* PROBLEM DETAILS: Please reproduce all of the material below word for word, leaving out the pictures.

Stored material:
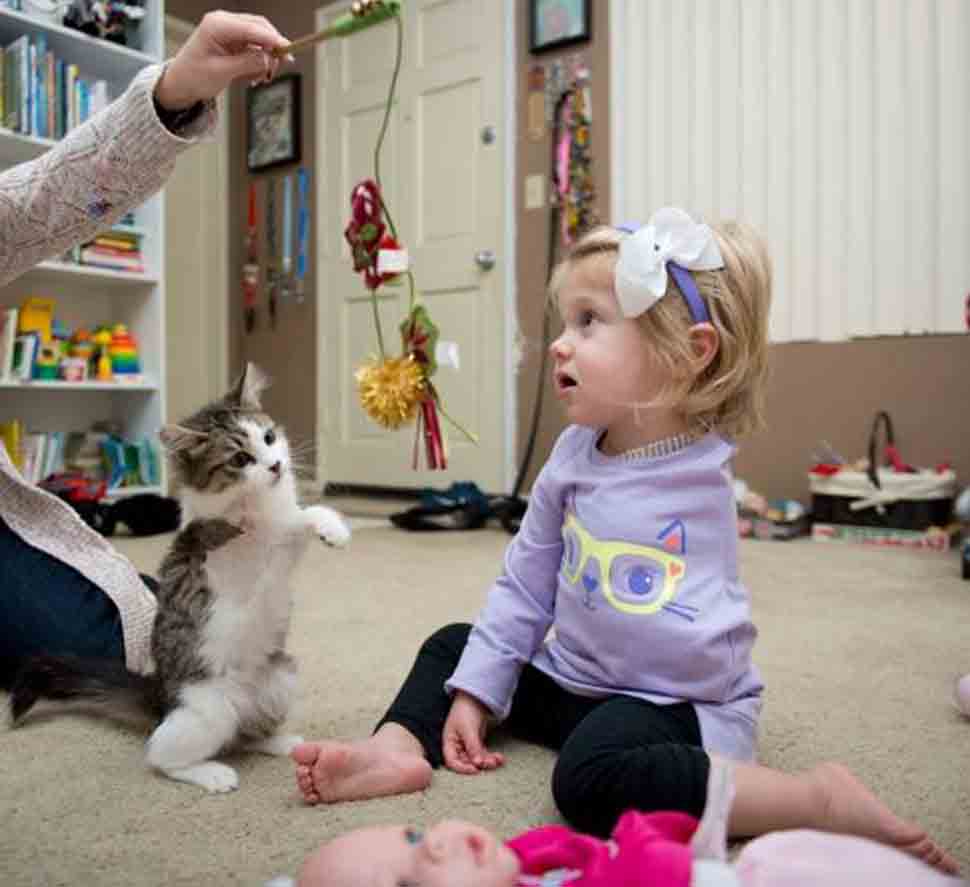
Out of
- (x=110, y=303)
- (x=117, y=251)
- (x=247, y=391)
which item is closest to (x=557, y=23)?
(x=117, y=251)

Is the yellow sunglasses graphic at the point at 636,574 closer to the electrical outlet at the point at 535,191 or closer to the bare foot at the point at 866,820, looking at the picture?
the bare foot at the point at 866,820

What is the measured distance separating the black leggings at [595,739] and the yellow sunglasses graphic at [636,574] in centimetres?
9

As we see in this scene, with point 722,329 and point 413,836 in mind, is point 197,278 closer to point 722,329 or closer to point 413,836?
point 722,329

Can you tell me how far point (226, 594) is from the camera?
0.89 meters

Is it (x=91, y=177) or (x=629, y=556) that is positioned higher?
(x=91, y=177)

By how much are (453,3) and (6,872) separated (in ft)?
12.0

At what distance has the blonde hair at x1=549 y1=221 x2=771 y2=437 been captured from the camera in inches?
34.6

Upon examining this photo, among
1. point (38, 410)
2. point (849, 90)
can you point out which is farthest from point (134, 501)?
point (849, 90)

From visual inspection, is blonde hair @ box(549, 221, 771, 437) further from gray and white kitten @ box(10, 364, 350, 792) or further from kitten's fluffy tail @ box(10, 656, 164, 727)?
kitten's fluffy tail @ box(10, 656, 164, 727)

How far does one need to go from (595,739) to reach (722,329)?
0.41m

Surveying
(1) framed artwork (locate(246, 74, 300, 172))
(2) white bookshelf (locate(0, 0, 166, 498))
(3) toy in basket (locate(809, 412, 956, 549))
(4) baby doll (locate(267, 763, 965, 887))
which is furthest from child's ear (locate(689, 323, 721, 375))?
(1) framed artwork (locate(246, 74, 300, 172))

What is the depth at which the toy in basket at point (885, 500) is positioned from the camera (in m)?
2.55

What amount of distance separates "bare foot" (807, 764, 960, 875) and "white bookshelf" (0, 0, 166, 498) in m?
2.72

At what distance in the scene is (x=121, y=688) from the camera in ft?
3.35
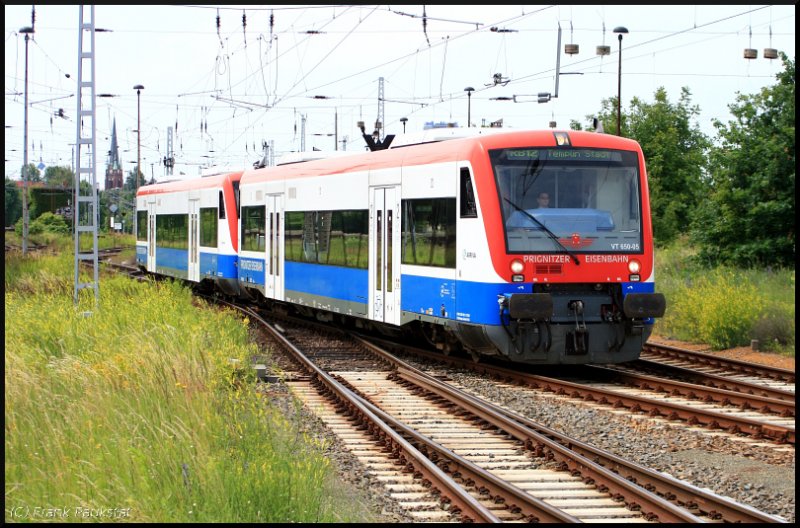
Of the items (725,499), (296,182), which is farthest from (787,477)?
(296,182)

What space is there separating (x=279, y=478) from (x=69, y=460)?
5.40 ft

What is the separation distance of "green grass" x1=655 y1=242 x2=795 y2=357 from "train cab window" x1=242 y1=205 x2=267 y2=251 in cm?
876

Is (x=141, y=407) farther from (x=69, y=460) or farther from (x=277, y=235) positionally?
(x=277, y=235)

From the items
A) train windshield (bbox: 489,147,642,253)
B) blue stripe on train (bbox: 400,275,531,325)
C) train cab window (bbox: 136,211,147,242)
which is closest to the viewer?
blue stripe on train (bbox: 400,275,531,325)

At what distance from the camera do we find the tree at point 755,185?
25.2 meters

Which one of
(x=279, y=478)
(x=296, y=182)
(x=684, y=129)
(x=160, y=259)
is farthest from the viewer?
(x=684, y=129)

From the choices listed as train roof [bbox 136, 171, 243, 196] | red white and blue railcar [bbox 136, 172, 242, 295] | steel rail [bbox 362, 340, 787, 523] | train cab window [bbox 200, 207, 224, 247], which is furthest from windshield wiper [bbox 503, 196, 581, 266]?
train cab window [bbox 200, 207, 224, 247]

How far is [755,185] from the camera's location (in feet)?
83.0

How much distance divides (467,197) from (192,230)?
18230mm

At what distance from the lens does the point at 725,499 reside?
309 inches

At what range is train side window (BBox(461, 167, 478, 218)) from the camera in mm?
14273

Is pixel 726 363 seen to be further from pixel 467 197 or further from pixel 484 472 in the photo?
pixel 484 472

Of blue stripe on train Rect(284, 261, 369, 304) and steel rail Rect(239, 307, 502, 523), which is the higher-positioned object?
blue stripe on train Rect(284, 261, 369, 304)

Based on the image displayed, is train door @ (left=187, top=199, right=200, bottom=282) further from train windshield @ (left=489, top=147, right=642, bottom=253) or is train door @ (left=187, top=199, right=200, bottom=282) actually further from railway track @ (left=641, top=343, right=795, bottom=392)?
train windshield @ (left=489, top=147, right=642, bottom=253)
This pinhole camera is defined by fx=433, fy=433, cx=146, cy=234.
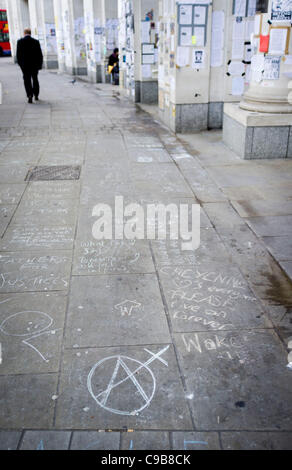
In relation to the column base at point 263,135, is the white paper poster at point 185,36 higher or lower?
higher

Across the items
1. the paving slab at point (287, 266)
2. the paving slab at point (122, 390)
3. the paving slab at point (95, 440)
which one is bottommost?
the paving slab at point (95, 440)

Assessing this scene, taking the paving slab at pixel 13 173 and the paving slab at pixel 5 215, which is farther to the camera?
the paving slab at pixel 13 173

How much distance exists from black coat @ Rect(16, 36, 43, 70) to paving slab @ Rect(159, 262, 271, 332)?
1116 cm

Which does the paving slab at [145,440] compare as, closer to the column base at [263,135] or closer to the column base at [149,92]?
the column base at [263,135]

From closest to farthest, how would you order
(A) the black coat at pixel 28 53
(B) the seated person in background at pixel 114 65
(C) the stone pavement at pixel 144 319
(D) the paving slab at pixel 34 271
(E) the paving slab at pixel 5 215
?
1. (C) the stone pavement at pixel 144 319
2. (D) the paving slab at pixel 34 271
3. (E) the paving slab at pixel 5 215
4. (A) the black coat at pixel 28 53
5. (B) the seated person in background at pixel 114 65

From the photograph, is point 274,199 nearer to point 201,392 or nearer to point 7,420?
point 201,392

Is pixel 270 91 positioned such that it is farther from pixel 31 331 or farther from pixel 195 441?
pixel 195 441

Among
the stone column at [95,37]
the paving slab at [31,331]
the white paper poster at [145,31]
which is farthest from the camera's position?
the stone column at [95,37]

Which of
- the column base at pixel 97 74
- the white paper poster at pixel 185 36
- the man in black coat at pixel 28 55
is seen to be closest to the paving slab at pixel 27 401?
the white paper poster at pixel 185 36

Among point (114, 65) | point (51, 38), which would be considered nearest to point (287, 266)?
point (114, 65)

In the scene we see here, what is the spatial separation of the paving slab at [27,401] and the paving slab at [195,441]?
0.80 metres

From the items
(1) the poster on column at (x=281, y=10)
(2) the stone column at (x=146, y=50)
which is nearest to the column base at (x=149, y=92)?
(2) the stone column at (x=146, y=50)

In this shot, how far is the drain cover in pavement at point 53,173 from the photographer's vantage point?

* RESULT FOR THIS EXERCISE:
Out of
- (x=110, y=303)
- (x=117, y=251)
- (x=247, y=391)
which item is closest to (x=557, y=23)?
(x=117, y=251)

Is the yellow sunglasses graphic at the point at 636,574 closer to the electrical outlet at the point at 535,191 or closer to the bare foot at the point at 866,820, looking at the picture?
the bare foot at the point at 866,820

What is the measured distance separating the black leggings at [595,739] and the yellow sunglasses graphic at [636,574] in centimetres?
9

As we see in this scene, with point 722,329 and point 413,836 in mind, is point 197,278 closer to point 722,329 or closer to point 413,836?
point 722,329

Can you tell me how far point (226, 594) is from the camera?
0.89 meters

Is it (x=91, y=177) or (x=629, y=556) that is positioned higher?
(x=91, y=177)

By how much are (453,3) and (6,872) separated (in ft)?
12.0

At what distance has the blonde hair at x1=549 y1=221 x2=771 y2=437 been captured from the camera in inches?
34.6

Upon examining this photo, among
1. point (38, 410)
2. point (849, 90)
can you point out which is farthest from point (134, 501)?
point (849, 90)

From visual inspection, is blonde hair @ box(549, 221, 771, 437) further from gray and white kitten @ box(10, 364, 350, 792) or further from kitten's fluffy tail @ box(10, 656, 164, 727)?
kitten's fluffy tail @ box(10, 656, 164, 727)

How far does one need to go from (595,739) to reach (722,329)?
0.41m

Surveying
(1) framed artwork (locate(246, 74, 300, 172))
(2) white bookshelf (locate(0, 0, 166, 498))
(3) toy in basket (locate(809, 412, 956, 549))
(4) baby doll (locate(267, 763, 965, 887))
which is furthest from child's ear (locate(689, 323, 721, 375))?
(1) framed artwork (locate(246, 74, 300, 172))

What is the depth at which the toy in basket at point (885, 500) is positioned from the camera (in m)?
2.55

What amount of distance separates "bare foot" (807, 764, 960, 875) and "white bookshelf" (0, 0, 166, 498) in m?
2.72

At what distance in the scene is (x=121, y=688) from the camera in ft?
3.35
Of the items (725,499), (296,182), which is farthest from (787,477)?
(296,182)

What space is there separating (x=279, y=478) from (x=69, y=460)?
5.40 ft

What is the separation distance of "green grass" x1=655 y1=242 x2=795 y2=357 from "train cab window" x1=242 y1=205 x2=267 y2=251 in cm?
876

Is (x=141, y=407) farther from (x=69, y=460) or farther from (x=277, y=235) positionally?
(x=277, y=235)

From the items
A) train windshield (bbox: 489,147,642,253)
B) blue stripe on train (bbox: 400,275,531,325)
C) train cab window (bbox: 136,211,147,242)
which is closest to the viewer?
blue stripe on train (bbox: 400,275,531,325)

At what distance from the camera do we find the tree at point 755,185?
25.2 meters

Which one of
(x=279, y=478)
(x=296, y=182)
(x=684, y=129)
(x=160, y=259)
is farthest from the viewer?
(x=684, y=129)

From the choices listed as train roof [bbox 136, 171, 243, 196] | red white and blue railcar [bbox 136, 172, 242, 295] | steel rail [bbox 362, 340, 787, 523] | train cab window [bbox 200, 207, 224, 247], which is furthest from windshield wiper [bbox 503, 196, 581, 266]?
train cab window [bbox 200, 207, 224, 247]

How far is [755,185] from the camera's location (in feet)?
83.0

How much distance divides (467,197) from (192,230)?
18230mm

At what distance from the lens does the point at 725,499 reside?
309 inches

At what range is train side window (BBox(461, 167, 478, 218)) from the camera in mm?
14273

Is pixel 726 363 seen to be further from pixel 467 197 or further from pixel 484 472 in the photo?
pixel 484 472

Of blue stripe on train Rect(284, 261, 369, 304) and steel rail Rect(239, 307, 502, 523), which is the higher-positioned object?
blue stripe on train Rect(284, 261, 369, 304)

Based on the image displayed, is train door @ (left=187, top=199, right=200, bottom=282) further from train windshield @ (left=489, top=147, right=642, bottom=253) or is train door @ (left=187, top=199, right=200, bottom=282) actually further from railway track @ (left=641, top=343, right=795, bottom=392)?
train windshield @ (left=489, top=147, right=642, bottom=253)
This pinhole camera is defined by fx=433, fy=433, cx=146, cy=234.
In relation to the column base at point 263,135, is the white paper poster at point 185,36 higher or lower?
higher

Across the items
1. the paving slab at point (287, 266)
2. the paving slab at point (122, 390)
3. the paving slab at point (95, 440)
which one is bottommost?
the paving slab at point (95, 440)

Assessing this scene, taking the paving slab at pixel 13 173 and the paving slab at pixel 5 215, which is farther to the camera?
the paving slab at pixel 13 173

How much distance exists from black coat @ Rect(16, 36, 43, 70) to paving slab @ Rect(159, 262, 271, 332)?
1116 cm

Which does the paving slab at [145,440] compare as, closer to the column base at [263,135] or closer to the column base at [149,92]?
the column base at [263,135]

From closest to farthest, how would you order
(A) the black coat at pixel 28 53
(B) the seated person in background at pixel 114 65
(C) the stone pavement at pixel 144 319
(D) the paving slab at pixel 34 271
(E) the paving slab at pixel 5 215
?
1. (C) the stone pavement at pixel 144 319
2. (D) the paving slab at pixel 34 271
3. (E) the paving slab at pixel 5 215
4. (A) the black coat at pixel 28 53
5. (B) the seated person in background at pixel 114 65

From the photograph, is point 274,199 nearer to point 201,392 or nearer to point 7,420?
point 201,392

Is pixel 270 91 positioned such that it is farther from pixel 31 331 or farther from pixel 195 441?
pixel 195 441

Among
the stone column at [95,37]
the paving slab at [31,331]
the white paper poster at [145,31]
which is farthest from the camera's position?
the stone column at [95,37]

Which of
- the column base at pixel 97 74
- the white paper poster at pixel 185 36
- the man in black coat at pixel 28 55
is seen to be closest to the paving slab at pixel 27 401?
the white paper poster at pixel 185 36

Among point (114, 65) | point (51, 38), which would be considered nearest to point (287, 266)?
point (114, 65)

In the scene we see here, what is the spatial separation of the paving slab at [27,401] and the paving slab at [195,441]?
0.80 metres

From the items
(1) the poster on column at (x=281, y=10)
(2) the stone column at (x=146, y=50)
which is nearest to the column base at (x=149, y=92)?
(2) the stone column at (x=146, y=50)

In this shot, how far is the drain cover in pavement at point 53,173 from the photographer's vantage point?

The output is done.